I do however understand that people have concerns and questions. For example many have spoken to me in recent weeks and wondered why the name ‘Club Eirne’ was retained. Two opposing trains of thought here. One being that a fresh start needed a new name. While the other argued that continuity needed to be maintained while the retention of the name also tipped the hat to the efforts of the previous fund raising groups. I understand both sides of the argument and it is certainly important to acknowledge the work done in previous years.
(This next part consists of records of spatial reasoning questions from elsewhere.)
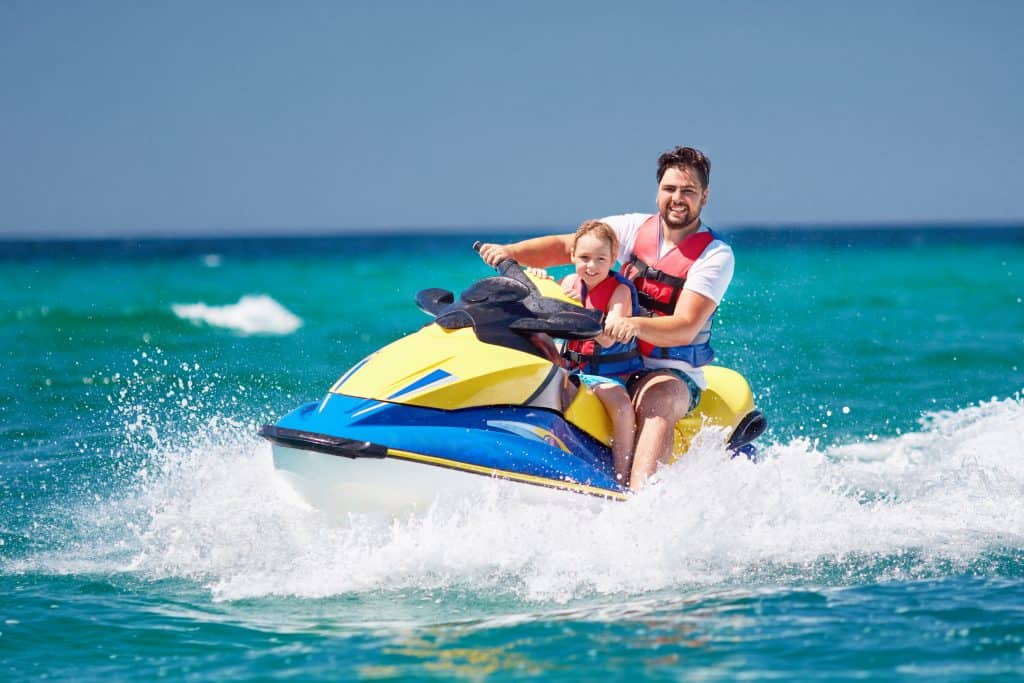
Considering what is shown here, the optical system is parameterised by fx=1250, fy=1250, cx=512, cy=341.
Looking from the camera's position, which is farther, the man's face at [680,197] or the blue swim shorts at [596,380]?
the man's face at [680,197]

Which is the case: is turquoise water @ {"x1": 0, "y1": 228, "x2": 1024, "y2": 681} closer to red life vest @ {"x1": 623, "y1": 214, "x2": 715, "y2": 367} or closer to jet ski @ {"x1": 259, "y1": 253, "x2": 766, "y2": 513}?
jet ski @ {"x1": 259, "y1": 253, "x2": 766, "y2": 513}

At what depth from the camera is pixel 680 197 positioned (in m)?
4.94

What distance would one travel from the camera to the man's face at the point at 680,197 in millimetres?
4934

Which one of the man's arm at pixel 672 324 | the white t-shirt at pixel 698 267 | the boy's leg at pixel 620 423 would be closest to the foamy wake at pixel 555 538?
the boy's leg at pixel 620 423

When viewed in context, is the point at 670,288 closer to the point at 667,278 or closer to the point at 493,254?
the point at 667,278

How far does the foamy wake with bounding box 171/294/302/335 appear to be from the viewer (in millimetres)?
16578

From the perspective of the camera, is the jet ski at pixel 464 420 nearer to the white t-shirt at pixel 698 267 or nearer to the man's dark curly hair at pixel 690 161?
the white t-shirt at pixel 698 267

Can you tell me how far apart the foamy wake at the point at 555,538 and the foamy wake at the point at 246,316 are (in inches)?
432

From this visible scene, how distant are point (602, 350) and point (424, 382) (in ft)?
2.90

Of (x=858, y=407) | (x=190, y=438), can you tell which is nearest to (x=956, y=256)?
(x=858, y=407)

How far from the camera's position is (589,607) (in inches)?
161

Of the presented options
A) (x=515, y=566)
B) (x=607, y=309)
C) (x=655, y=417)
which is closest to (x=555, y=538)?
(x=515, y=566)

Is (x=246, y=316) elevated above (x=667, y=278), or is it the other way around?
(x=246, y=316)

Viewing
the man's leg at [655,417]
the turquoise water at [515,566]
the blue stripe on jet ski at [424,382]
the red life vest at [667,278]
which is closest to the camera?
the turquoise water at [515,566]
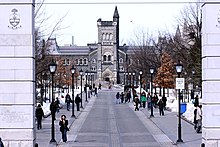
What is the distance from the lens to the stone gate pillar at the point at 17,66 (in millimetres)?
22953

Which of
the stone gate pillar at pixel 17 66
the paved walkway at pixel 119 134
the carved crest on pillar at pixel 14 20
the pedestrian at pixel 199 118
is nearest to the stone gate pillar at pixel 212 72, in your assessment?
the paved walkway at pixel 119 134

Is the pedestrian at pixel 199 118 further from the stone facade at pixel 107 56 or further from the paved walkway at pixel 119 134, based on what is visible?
the stone facade at pixel 107 56

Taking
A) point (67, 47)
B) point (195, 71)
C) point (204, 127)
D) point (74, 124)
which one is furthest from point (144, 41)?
point (67, 47)

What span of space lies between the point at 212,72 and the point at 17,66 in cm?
733

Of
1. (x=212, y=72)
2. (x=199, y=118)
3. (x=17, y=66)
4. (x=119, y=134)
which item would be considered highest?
(x=17, y=66)

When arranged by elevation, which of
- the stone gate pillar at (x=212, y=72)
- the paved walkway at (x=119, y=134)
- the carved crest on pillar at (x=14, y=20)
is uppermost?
the carved crest on pillar at (x=14, y=20)

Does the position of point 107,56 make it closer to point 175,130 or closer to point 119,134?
point 175,130

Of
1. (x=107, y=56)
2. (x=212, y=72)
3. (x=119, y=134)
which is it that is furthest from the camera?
(x=107, y=56)

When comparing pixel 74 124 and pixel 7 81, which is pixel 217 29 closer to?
pixel 7 81

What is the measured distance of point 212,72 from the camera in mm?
22922

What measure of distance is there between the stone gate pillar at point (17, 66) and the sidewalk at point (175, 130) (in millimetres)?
8048

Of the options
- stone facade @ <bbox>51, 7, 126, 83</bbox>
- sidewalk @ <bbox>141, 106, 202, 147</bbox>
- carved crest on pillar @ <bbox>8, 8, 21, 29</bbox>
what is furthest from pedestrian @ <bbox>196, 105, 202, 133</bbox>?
stone facade @ <bbox>51, 7, 126, 83</bbox>

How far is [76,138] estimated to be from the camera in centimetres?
3181

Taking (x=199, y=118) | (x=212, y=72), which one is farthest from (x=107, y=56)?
(x=212, y=72)
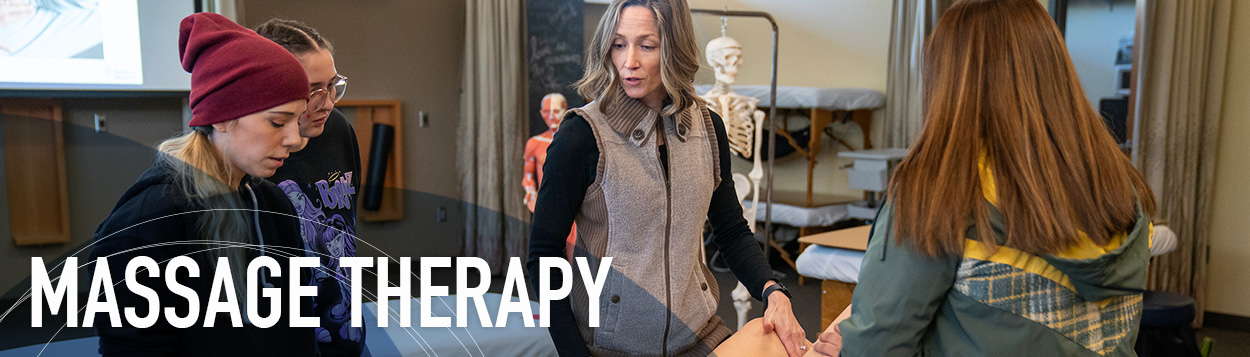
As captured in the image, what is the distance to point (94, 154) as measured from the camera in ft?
4.43

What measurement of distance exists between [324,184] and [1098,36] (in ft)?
17.0

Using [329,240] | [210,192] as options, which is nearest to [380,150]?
[329,240]

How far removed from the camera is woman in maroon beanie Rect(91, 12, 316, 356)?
0.78 m

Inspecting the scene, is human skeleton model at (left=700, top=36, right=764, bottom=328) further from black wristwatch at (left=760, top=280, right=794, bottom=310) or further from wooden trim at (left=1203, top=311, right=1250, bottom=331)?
black wristwatch at (left=760, top=280, right=794, bottom=310)

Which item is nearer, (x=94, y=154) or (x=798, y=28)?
(x=94, y=154)

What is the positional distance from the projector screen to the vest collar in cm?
214

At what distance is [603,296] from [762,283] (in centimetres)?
27

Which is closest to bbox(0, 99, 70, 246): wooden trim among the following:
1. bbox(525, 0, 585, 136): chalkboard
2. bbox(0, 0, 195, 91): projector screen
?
bbox(0, 0, 195, 91): projector screen

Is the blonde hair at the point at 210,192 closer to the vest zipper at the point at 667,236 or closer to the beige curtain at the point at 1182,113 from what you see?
the vest zipper at the point at 667,236

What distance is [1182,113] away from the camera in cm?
401

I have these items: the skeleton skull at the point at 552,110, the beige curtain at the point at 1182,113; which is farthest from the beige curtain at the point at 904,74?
the skeleton skull at the point at 552,110

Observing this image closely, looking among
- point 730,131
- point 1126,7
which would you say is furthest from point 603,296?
point 1126,7

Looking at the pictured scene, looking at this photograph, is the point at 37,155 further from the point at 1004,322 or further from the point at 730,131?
the point at 730,131

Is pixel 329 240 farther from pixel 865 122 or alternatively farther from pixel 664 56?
pixel 865 122
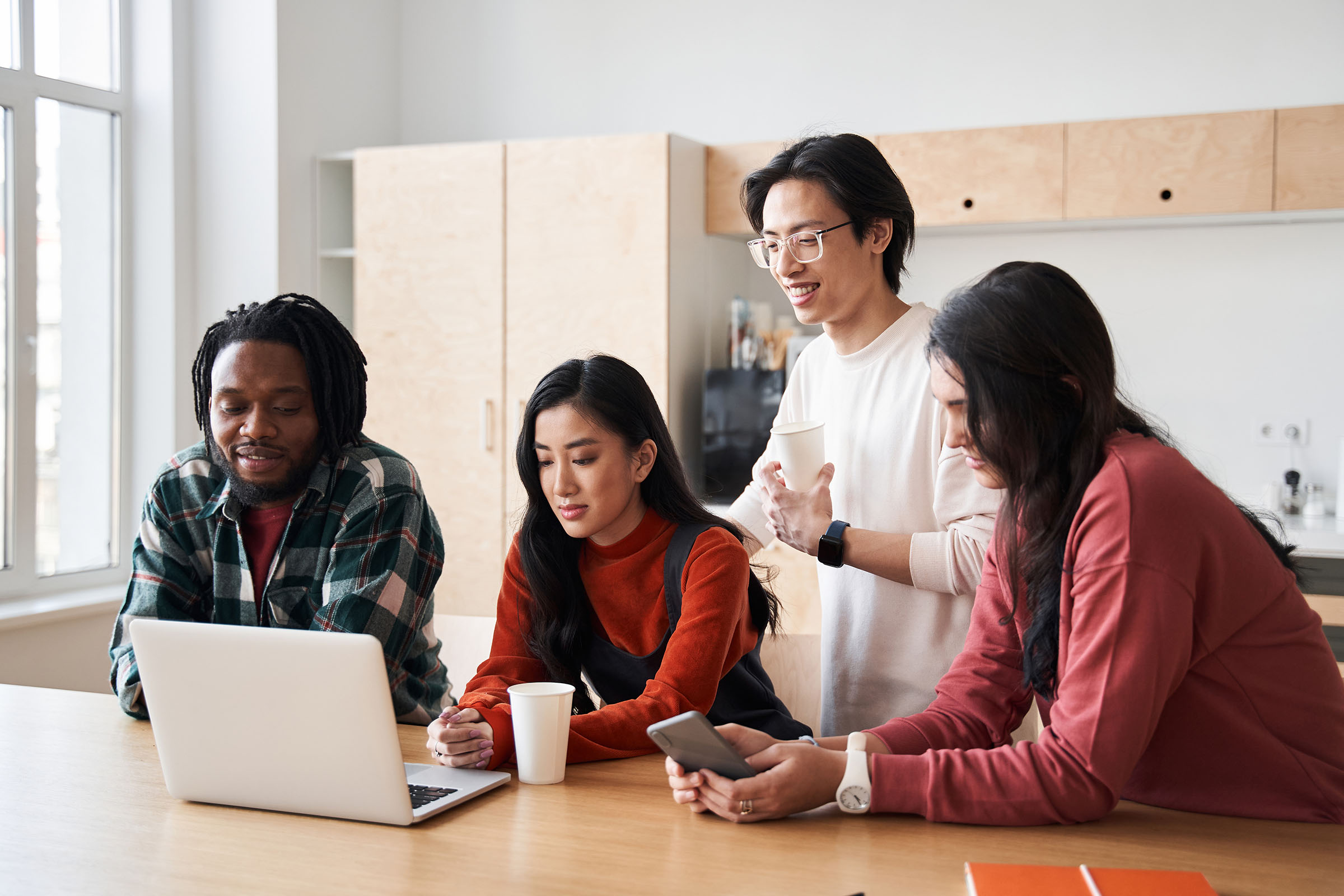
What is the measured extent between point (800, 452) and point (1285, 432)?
2.47m

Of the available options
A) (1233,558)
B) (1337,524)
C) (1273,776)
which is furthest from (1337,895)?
(1337,524)

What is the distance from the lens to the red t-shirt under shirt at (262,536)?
1.72m

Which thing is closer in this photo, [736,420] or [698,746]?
[698,746]

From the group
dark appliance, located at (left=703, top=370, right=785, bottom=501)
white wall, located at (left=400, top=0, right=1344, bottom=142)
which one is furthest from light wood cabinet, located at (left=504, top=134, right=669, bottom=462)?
white wall, located at (left=400, top=0, right=1344, bottom=142)

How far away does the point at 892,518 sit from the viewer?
5.55ft

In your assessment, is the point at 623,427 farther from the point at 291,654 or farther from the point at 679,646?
the point at 291,654

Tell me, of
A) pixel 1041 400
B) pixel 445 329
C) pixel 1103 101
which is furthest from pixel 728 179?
pixel 1041 400

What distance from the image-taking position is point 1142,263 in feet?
11.7

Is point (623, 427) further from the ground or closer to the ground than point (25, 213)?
closer to the ground

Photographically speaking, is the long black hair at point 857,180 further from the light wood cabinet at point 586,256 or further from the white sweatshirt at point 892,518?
the light wood cabinet at point 586,256

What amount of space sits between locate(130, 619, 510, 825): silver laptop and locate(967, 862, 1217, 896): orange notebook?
55 centimetres

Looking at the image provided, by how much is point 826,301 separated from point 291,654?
0.94 meters

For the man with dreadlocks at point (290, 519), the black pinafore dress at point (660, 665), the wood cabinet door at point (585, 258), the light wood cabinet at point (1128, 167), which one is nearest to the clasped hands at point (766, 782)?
the black pinafore dress at point (660, 665)

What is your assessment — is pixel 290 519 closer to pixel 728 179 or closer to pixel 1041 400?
pixel 1041 400
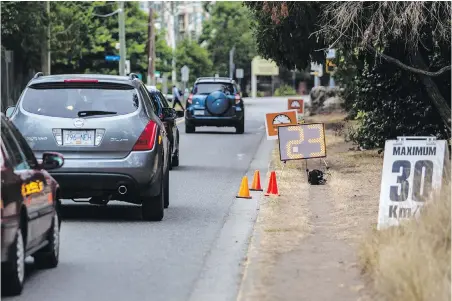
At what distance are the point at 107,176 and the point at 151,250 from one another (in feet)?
6.88

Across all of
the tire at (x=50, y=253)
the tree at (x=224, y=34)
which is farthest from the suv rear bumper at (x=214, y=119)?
the tree at (x=224, y=34)

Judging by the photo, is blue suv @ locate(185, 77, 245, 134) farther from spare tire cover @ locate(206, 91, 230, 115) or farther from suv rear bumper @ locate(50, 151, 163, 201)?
suv rear bumper @ locate(50, 151, 163, 201)

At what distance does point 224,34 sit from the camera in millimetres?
109375

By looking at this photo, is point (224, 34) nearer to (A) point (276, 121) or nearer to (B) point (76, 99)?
(A) point (276, 121)

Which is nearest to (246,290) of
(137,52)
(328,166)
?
(328,166)

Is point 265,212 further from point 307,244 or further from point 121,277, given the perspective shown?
point 121,277

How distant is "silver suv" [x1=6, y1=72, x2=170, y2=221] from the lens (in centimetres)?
1388

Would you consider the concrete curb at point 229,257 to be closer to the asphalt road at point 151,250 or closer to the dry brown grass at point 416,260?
the asphalt road at point 151,250

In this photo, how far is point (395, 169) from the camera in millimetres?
11477

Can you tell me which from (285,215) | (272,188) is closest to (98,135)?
(285,215)

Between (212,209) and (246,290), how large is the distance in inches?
253

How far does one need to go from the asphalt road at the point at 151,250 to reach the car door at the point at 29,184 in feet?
1.49

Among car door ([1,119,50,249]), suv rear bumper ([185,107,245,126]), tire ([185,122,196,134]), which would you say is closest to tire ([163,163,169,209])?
car door ([1,119,50,249])

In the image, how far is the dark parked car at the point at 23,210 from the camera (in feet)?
29.4
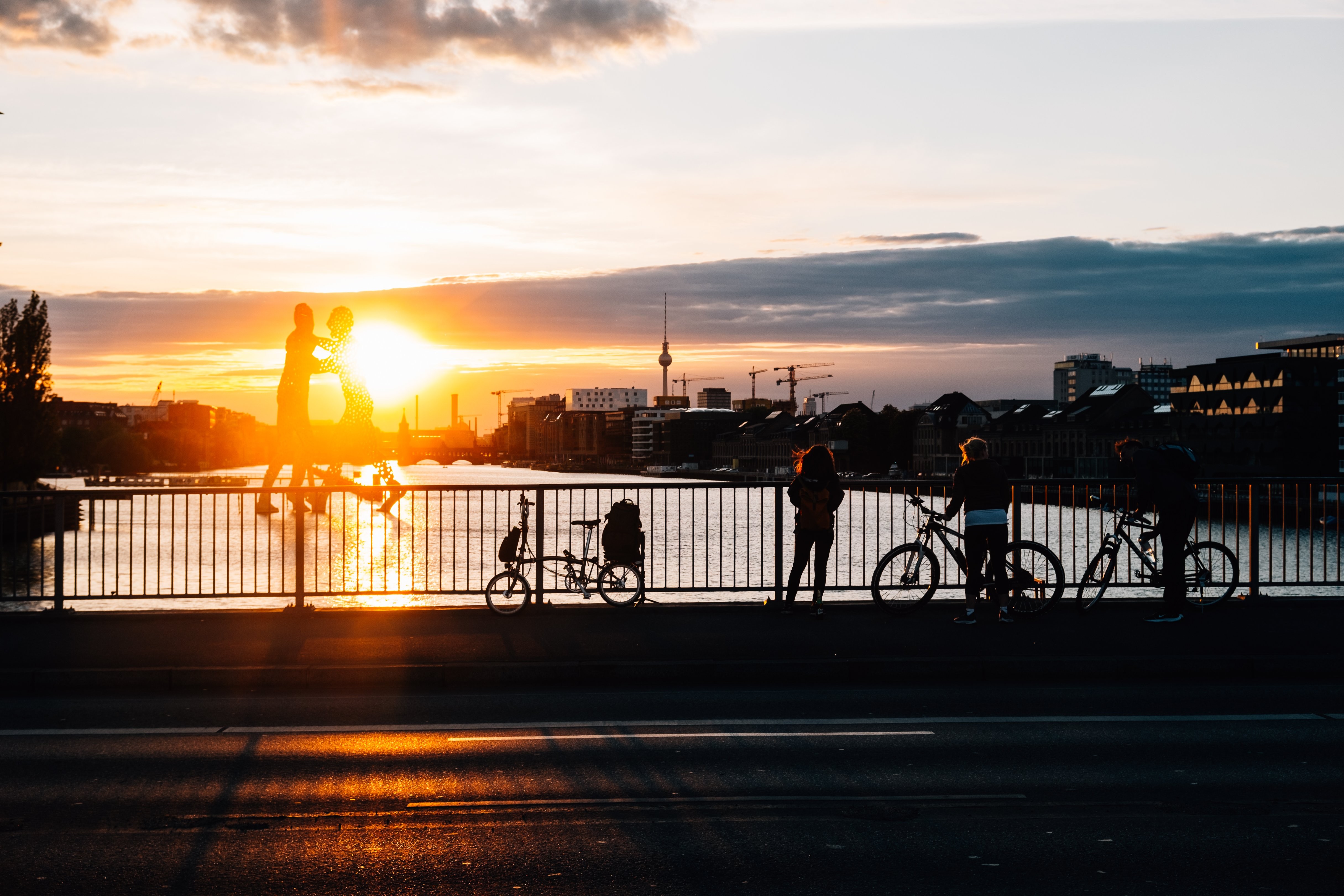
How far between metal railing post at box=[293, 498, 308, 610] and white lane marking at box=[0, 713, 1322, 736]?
4944 millimetres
On balance, I would probably have preferred a new name however. From a purely PR point of view it would have been easier to get across the message that a entirely new fund raising group had been established and that this group operated inside the county board if a new name was used. None of this is meant as a slight to those who went before but rather a cold hard business perspective.
However, the decision was taken by the Fermanagh County Board to retain the name. That is how democracy works. I can’t very well throw the toys out of the pram because of a decision the Fermanagh county board made considering I have been arguing for years that any fund raising committee needs to act within the Fermanagh county board. And as one member of the new Club Eirne said at a meeting, ‘We shouldn’t sweat the small stuff.’
But – and you knew there was a but – there also has to be a degree of trust between a group fund raising money for Fermanagh GAA and those charged with managing the affairs of Fermanagh GAA. And to this end we turn our attention to the soon to be released three year strategic plan. Already the research that has gone in to this plan has established areas that need attention and investment. These include youth coaching, the development of Lissan and county teams preparation.
Again, on these pages I have been arguing for a long time that an audit of some sort, followed by a strategic plan has been needed. Again, in an ideal world I would have preferred someone from outside the county be charged with leading a group to review all GAA matters within the county. But life, especially working within the GAA is full of compromises.
The crux of the matter though is that there is a blueprint for the future and there is a promise to invest more in youth. It is the only way forward in my opinion and this promise of more investment in youth is ultimately the reason why I have become involved.
I hope I, and the rest of my colleagues in Club Eirne can convince you to become involved too. We will be asking people to sign up to become members of Club Eirne. We want your input and your ideas. Over the coming months we will work on other fund raising initiatives to go alongside our membership scheme.
We do all of this with the one aim in mind; allowing Fermanagh to ‘be the best that we can be’. I honestly believe if we all work together we can achieve that goal.